YOUR OBJECTIVE:
Please set down the data again exactly, minus the pictures.
◇ ◇ ◇ ◇ ◇ ◇ ◇
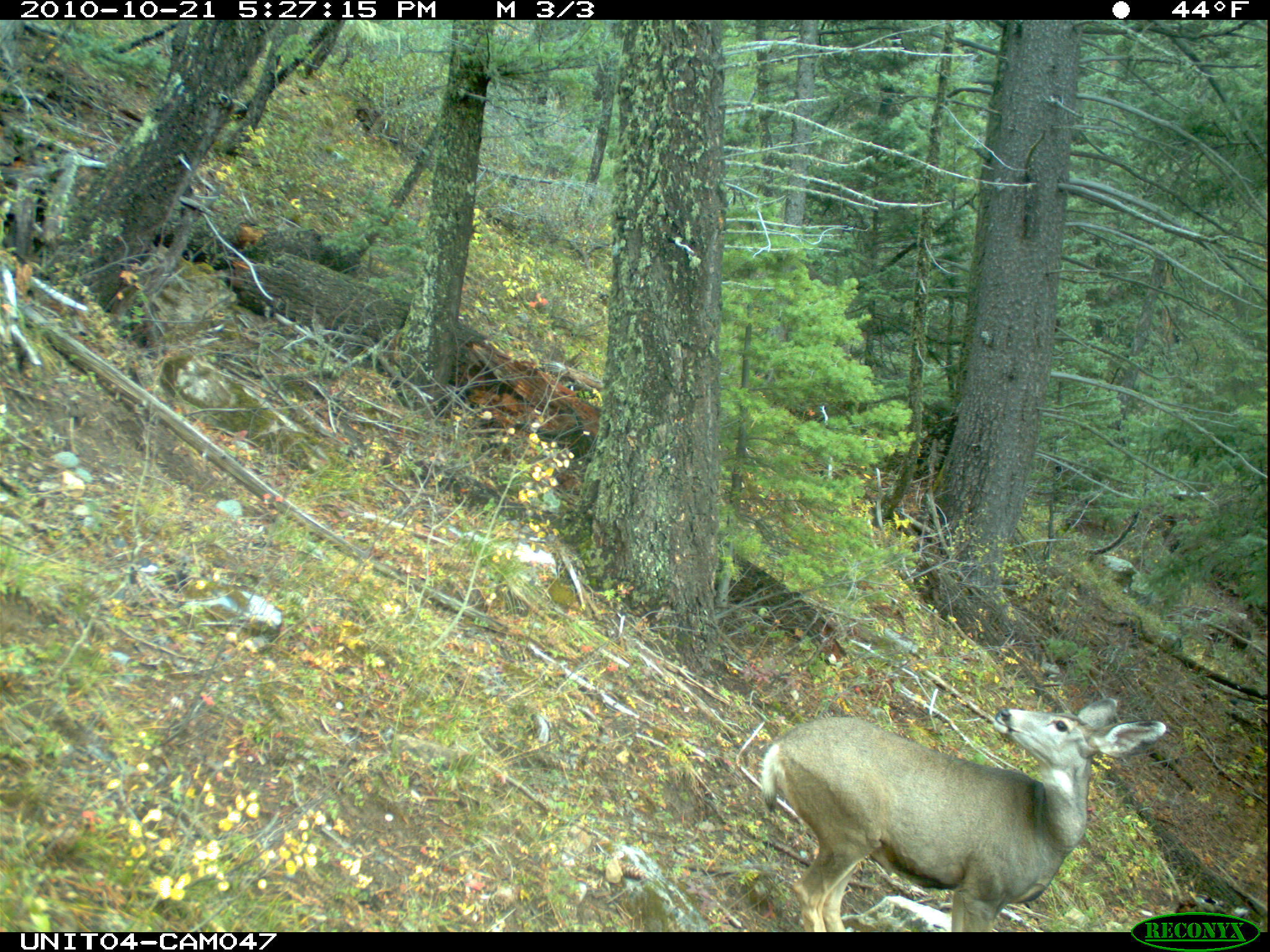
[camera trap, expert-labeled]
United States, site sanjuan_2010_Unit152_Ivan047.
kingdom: Animalia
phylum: Chordata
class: Mammalia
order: Artiodactyla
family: Cervidae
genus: Odocoileus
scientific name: Odocoileus hemionus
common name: mule deer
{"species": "Odocoileus hemionus (mule deer)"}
◇ ◇ ◇ ◇ ◇ ◇ ◇
ANSWER SECTION:
[camera trap, expert-labeled]
United States, site sanjuan_2010_Unit152_Ivan047.
kingdom: Animalia
phylum: Chordata
class: Mammalia
order: Artiodactyla
family: Cervidae
genus: Odocoileus
scientific name: Odocoileus hemionus
common name: mule deer
{"species": "Odocoileus hemionus (mule deer)"}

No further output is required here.